En cuanto a las certificaciones restantes, aprecia en todas, salvo en una, que se indica un número muy superior de envíos de los que resultarían de restar a la numeración del último la del primero. Así, en la que se manifiestan los registros recibidos el 12 de octubre de 2018, que son 21.424, se puede apreciar que si el primero era el NUM002 y el último el NUM003 la resta entre ellos arroja un número de registros de 10.579, suma muy inferior a los 21.424 que se dicen recibidos. La misma desproporción se aprecia en relación con los registros recibidos el 16 de noviembre de 2018 y el 1 de marzo de 2019.
Como argumentación subsidiaria, la apelante señala que no se ha acreditado de contrario que haya ninguna deuda cierta, líquida y vencida que hubiera sido impagada.
Y mucho menos un requerimiento de pago previo a la inclusión en el fichero ya que considera que Equifax no es quien debe certificar que la carta no ha sido devuelta, sino que tiene que hacerlo el servicio de Correos.
III. Recuerda la apelada en su escrito de oposición que en la demanda no se había cuestionado por la apelante ni que suscribió varios contratos con aquella, ni que incumplió su obligación de pago, ni que fueron sus datos incluidos en ficheros de morosos. De modo que el objeto de debate gira exclusivamente [en torno a] si la actora fue requerida de pago.
No entra esta parte en el análisis de las contradicciones que se observan en los documentos elaborados por Servinform, que considera válidos. Es más, defiende que la información que contienen no es necesaria si se atiende a que la nueva legislación no requiere, a su juicio, que medie el requerimiento de pago previo a la inclusión en el fichero, siempre que se haya incluido en el contrato en cuyo curso surgió la deuda la posibilidad de inclusión en caso de impago.
SEGUNDO. Cuatro certificados válidos. I. La pretensión ejercitada por la apelante se ampara en la genérica protección del derecho al honor, la intimidad y la propia imagen que consagra nuestro texto constitucional en su artículo 18.1 y en la concreción que del mismo y de la intolerabilidad de sus ataques hace la Ley Orgánica 1/82 de 5 de mayo de Protección Civil del Derecho al Honor, a la intimidad Personal y Familiar y a la Propia Imagen. El artículo 2.1 de dicha norma preceptúa que la protección civil del honor, de la intimidad y de la propia imagen quedará delimitada por las leyes y por los usos sociales atendiendo al ámbito que, por sus propios actos, mantenga cada persona reservado para sí mismo o su familia. Como manifestación de la intromisión en dicho espacio el artículo 7 contiene en sus apartados tercero y cuarto los siguientes: 3. La divulgación de hechos relativos a la vida privada de una persona o familia que afecten a su reputación y buen nombre, así como la revelación o publicación del contenido de cartas, memorias u otros escritos personales de carácter íntimo. 4. La revelación de datos privados de una persona o familia conocidos a través de la actividad profesional u oficial de quien los revela.
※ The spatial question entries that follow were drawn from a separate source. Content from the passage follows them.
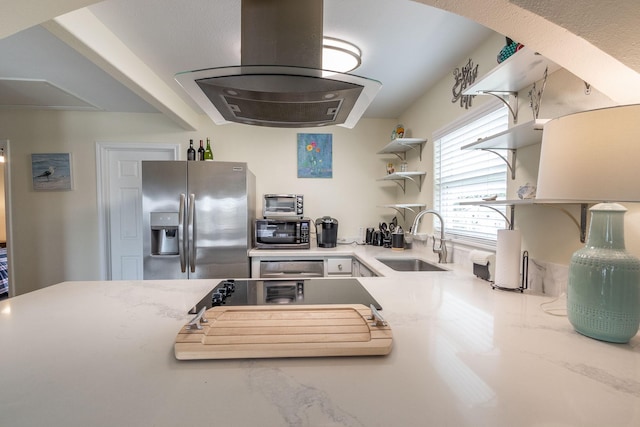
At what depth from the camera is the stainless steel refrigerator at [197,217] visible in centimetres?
240

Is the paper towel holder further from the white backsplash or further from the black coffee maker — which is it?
the black coffee maker

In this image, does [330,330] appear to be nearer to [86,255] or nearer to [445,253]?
[445,253]

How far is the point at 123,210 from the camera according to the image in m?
3.15

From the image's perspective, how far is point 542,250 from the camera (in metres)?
1.33

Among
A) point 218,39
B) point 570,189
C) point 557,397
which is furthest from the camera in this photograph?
point 218,39

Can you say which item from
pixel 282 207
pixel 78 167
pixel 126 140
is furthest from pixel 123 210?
pixel 282 207

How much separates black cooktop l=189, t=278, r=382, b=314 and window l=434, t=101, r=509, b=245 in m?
0.87

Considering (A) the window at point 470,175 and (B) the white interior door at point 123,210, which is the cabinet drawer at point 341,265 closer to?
(A) the window at point 470,175

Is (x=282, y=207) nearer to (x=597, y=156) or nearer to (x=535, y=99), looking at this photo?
(x=535, y=99)

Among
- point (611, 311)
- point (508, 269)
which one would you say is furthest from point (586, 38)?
point (508, 269)

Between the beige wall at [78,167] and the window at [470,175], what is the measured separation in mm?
1347

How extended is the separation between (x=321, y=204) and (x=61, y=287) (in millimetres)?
2405

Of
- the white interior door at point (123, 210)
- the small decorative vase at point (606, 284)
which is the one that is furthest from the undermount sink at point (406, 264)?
the white interior door at point (123, 210)

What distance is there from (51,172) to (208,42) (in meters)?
2.64
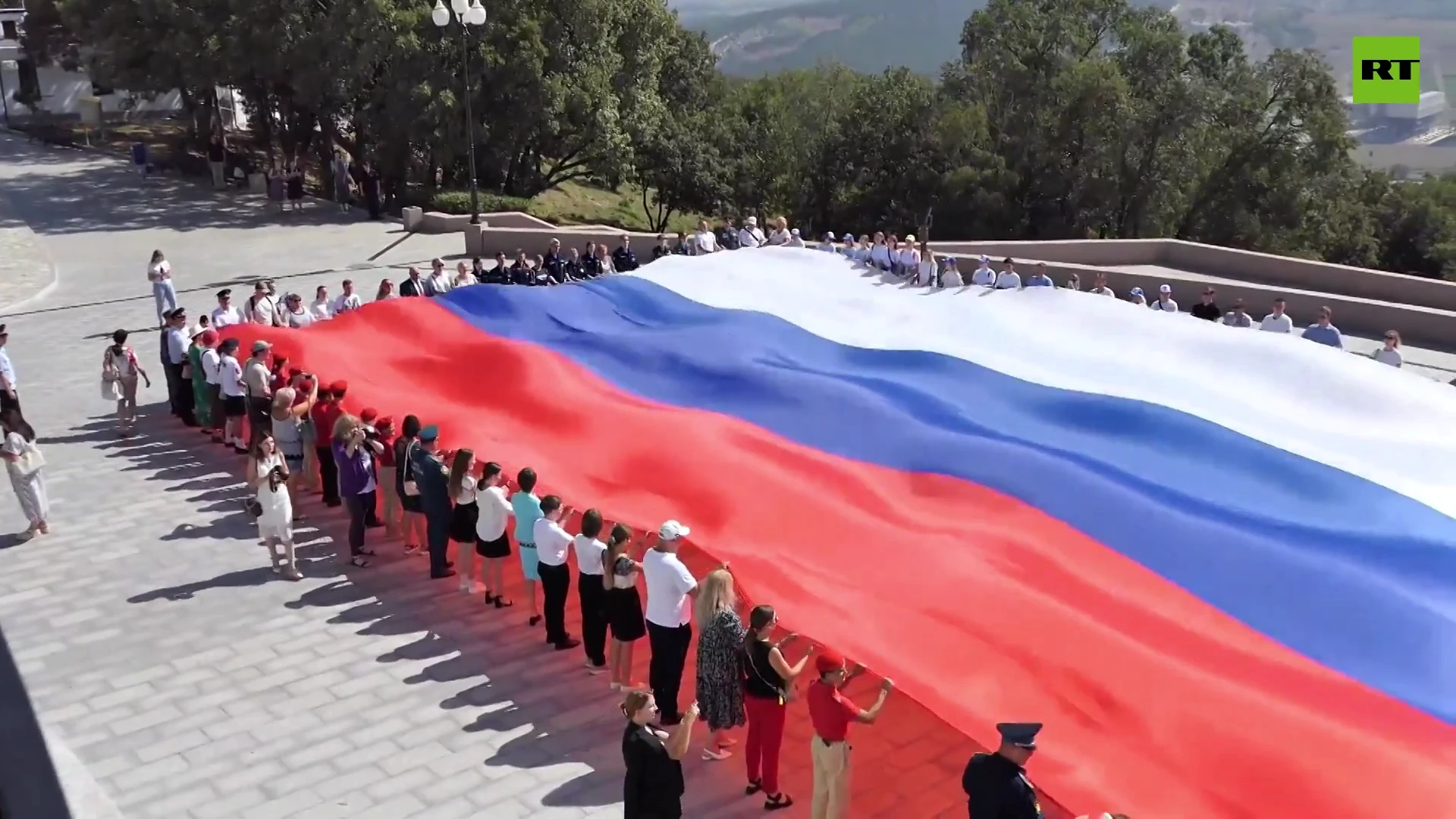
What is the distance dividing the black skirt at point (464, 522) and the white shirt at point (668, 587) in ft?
8.21

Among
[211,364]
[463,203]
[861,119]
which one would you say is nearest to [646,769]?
[211,364]

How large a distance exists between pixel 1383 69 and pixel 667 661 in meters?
57.4

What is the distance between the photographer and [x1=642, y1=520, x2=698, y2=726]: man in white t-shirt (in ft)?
24.9

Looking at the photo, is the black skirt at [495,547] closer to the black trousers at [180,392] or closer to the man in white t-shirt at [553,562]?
the man in white t-shirt at [553,562]

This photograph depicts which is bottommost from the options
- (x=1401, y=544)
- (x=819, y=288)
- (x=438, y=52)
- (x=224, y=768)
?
(x=224, y=768)

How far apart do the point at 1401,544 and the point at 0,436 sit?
1197cm

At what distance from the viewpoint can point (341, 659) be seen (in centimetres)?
894

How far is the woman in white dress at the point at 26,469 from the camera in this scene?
10.8 meters

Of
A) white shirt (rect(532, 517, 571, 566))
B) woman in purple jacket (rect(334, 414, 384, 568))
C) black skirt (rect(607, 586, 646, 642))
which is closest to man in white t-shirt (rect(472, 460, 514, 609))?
white shirt (rect(532, 517, 571, 566))

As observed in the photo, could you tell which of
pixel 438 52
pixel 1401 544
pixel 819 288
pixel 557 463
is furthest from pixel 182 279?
pixel 1401 544

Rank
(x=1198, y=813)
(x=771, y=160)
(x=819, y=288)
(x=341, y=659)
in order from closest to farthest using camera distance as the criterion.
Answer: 1. (x=1198, y=813)
2. (x=341, y=659)
3. (x=819, y=288)
4. (x=771, y=160)

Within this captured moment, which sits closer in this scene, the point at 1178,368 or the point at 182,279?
the point at 1178,368

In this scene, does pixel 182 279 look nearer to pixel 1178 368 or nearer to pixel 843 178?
pixel 1178 368

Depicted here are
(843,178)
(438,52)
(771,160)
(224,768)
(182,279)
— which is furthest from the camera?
(771,160)
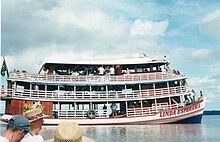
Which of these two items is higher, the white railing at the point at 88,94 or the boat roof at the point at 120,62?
the boat roof at the point at 120,62

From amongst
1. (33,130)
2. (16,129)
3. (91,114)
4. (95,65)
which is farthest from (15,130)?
(95,65)

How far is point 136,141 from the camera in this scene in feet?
43.5

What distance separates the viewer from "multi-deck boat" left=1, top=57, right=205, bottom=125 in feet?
73.9

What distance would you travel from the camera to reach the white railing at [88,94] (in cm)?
2218

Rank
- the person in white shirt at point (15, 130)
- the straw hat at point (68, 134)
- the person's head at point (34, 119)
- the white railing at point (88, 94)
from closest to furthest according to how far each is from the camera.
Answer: the straw hat at point (68, 134)
the person in white shirt at point (15, 130)
the person's head at point (34, 119)
the white railing at point (88, 94)

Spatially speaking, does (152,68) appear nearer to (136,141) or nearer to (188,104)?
(188,104)

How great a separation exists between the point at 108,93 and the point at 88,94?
152cm

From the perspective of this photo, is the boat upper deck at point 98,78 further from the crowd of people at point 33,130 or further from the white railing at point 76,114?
the crowd of people at point 33,130

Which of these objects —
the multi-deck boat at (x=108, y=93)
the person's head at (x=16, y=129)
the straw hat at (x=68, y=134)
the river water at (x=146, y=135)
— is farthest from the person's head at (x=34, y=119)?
the multi-deck boat at (x=108, y=93)

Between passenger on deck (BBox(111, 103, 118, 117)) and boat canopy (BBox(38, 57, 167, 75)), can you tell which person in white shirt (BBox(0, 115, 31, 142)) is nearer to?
boat canopy (BBox(38, 57, 167, 75))

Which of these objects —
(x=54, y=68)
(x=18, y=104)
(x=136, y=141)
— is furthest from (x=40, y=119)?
(x=54, y=68)

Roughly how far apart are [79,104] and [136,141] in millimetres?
11545

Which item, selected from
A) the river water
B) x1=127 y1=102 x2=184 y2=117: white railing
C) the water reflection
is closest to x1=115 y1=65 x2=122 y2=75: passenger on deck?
x1=127 y1=102 x2=184 y2=117: white railing

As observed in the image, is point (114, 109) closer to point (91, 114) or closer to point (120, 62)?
point (91, 114)
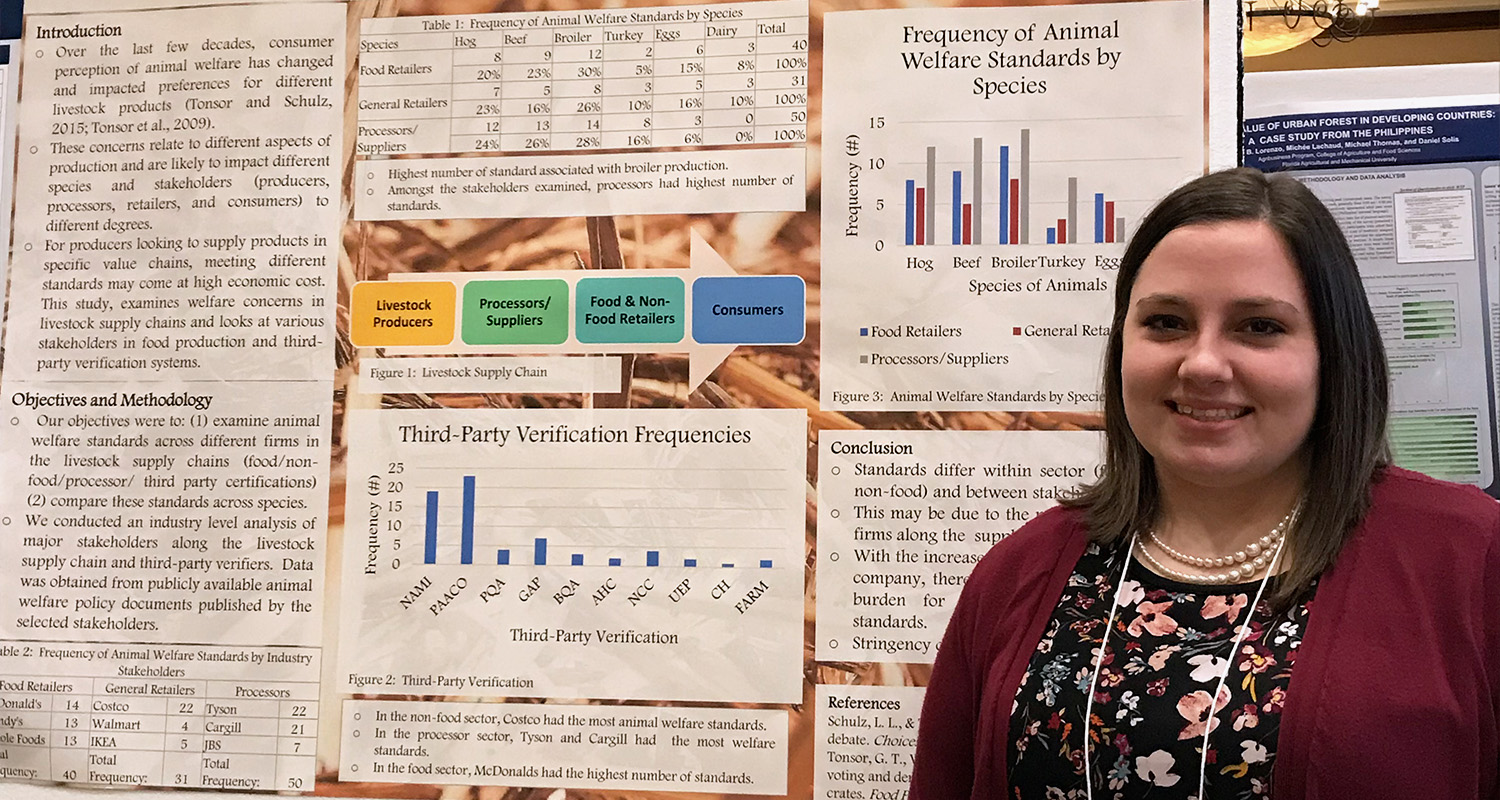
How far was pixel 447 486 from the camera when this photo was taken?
5.17ft

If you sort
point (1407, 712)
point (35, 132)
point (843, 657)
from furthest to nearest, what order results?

El Tribunal Constitucional se ha referido expresamente a la imposibilidad de encontrar una definición de honor en el propio ordenamiento jurídico ( STC 223/92 EDJ 1992/12332). Se trata, sin duda, de un concepto dependiente de las normas, valores e ideas sociales vigentes en cada momento ( STC 185/89 EDJ 1989/10112) que encaja, por tanto, sin dificultad en la categoría jurídica conocida por la denominación de conceptos jurídicos indeterminados ( STC 223/92). No obstante la imposibilidad de elaborar un concepto incontrovertible y de validez permanente sobre el derecho al honor, ello no ha impedido a dicho tribunal a definirlo como el derecho al respeto y al reconocimiento de la dignidad personal que se requiere para el libre desarrollo de la personalidad en la convivencia social, sin que puede (su titular) ser encarnecido o humillado ante uno mismo o los demás ( STC 219/92 EDJ 1992/11973).
El diccionario de la Real Academia Española ha declarado que el honor es la buena reputación, la cual como la fama y aún la honra, consiste en la opinión que las gentes tienen de una persona -buena o positiva- si no va acompañada de adjetivo alguno. Si este es el anverso de la noción del honor, en el reverso están el deshonor, la deshonra o la difamación. Con independencia de que el contenido del derecho al honor sea fluido y cambiante, esto es, dependiente de las normas, valores e ideas sociales vigentes en cada momento, puede decirse que el denominador común de todos los ataques o intromisiones ilegítimas en el ámbito de protección de este derecho es el desmerecimiento en la consideración ajena como consecuencia de acciones realizadas o expresiones proferidas en descrédito o menosprecio de alguien o que fueren tenidas en el concepto público por "afrentosas". La sentencia del Tribunal Supremo de 23 de marzo de 1987 estableció la doble premisa que se mantiene hasta la actualidad de que este derecho fundamental se encuentra integrado por dos aspectos o actitudes íntimamente conexionados: el de la inmanencia, representado por la estimación que cada persona hace de sí misma, y el de la trascendencia o exterioridad integrada por el reconocimiento que los demás hacen de su dignidad.
Una particular y extendida manifestación de injerencia en el derecho al honor de los clientes bancarios la conforma en la actualidad la inclusión en los conocidos como ficheros de morosos a quienes han dejado de atender sus obligaciones para con las referidas entidades crediticias puesto que tal comunicación revela datos privados del concernido, contingencia que deja de ser atentatoria contra el derecho al honor de los eventuales morosos si se cumple con la normativa de protección de datos, ampliamente complementada por vía jurisprudencial.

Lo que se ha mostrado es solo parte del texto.